Professora, agente educacional e três crianças foram mortas a golpes de facão

Guilherme
Guilherme Becker / Editor
Vítimas de atentado em creche são veladas em Santa Catarina; veja quem são
(FOTO: REPRODUÇÃO)

5 de maio de 2021 - 08:42 - Atualizado em 5 de maio de 2021 - 08:42

As cinco vítimas do atentado a uma creche, em Saudades, no Oeste de Santa Catarina, estão sendo veladas na manhã desta quarta-feira (5), no ginásio da cidade. A prefeitura do município, que tem aproximadamente 10 mil habitantes, disponibilizou o Parque de Exposições Theobaldo Hermes para o velório coletivo.

Desde a madrugada, amigos e familiares estão passando pelo local para fazer a última despedida às vítimas. As duas funcionárias e as três crianças foram mortas após serem atingidas por golpes de facão, durante um atentado à creche na manhã desta terça-feira (4).

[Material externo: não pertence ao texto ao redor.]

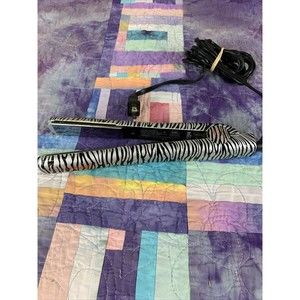 Fahrenheit Fht-125TZ Pro Flat Iron Works Animal Zebra Tested Works 450 Degrees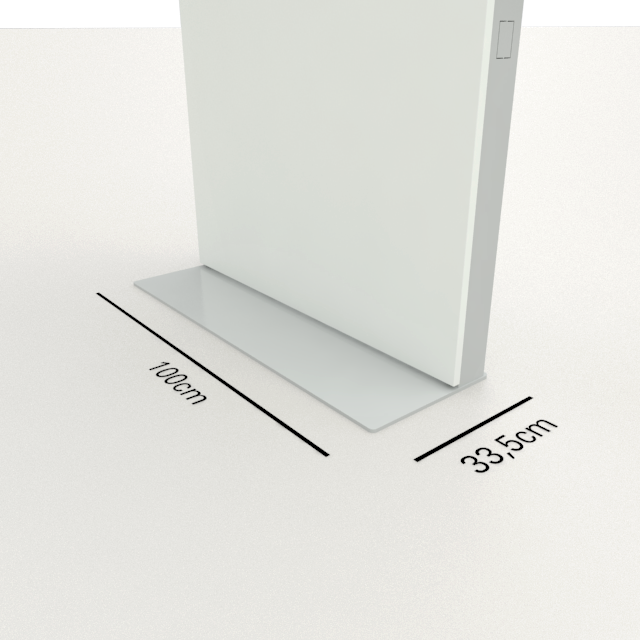 Produkte- Medienmöbel- Medienstelen-MICO-Slim-Bodenplatte 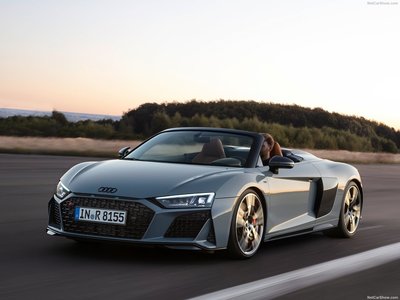 Audi R8 Spyder 2019 wooden framed poster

Vítimas de atentado em creche

De acordo com a Polícia Civil de Santa Catarina, o principal suspeito é um jovem de 18 anos, que está internado em estado grave no Hospital Regional do Oeste, em Chapecó. Após invadir a creche, o suspeito, que estava com duas facas, acessou uma sala de aula onde estavam as cinco vítimas que morreram.

A primeira atingida foi a professora Keli Adriane Aniecevski. Com ferimentos, a funcionária correu pela instituição e conseguiu avisar outras professoras, que logo trancaram as salas, impedindo a entrada do jovem.

Entretanto, a outra funcionária que estava com três crianças na primeira sala, acabou sendo ferida, assim como os pequenos. As cinco pessoas que morreram foram identificadas:

  • Keli Adriane Aniecevski, 30 anos – Professora
  • Mirla Renner, 20 anos – Agente educacional
  • Sarah Luiza Mahle Sehn, 1 ano e 7 meses 
  • Murilo Massing, 1 ano e 9 meses
  • Anna Bela Fernandes de Barros, 1 ano e 8 meses

O velório de todas as vítimas é coletivo. Uma outra criança, de 1 ano e 8 meses, que também foi atingida pelo suspeito, está hospitalizada em estado grave, na Unidade de Terapia Intensiva (UTI).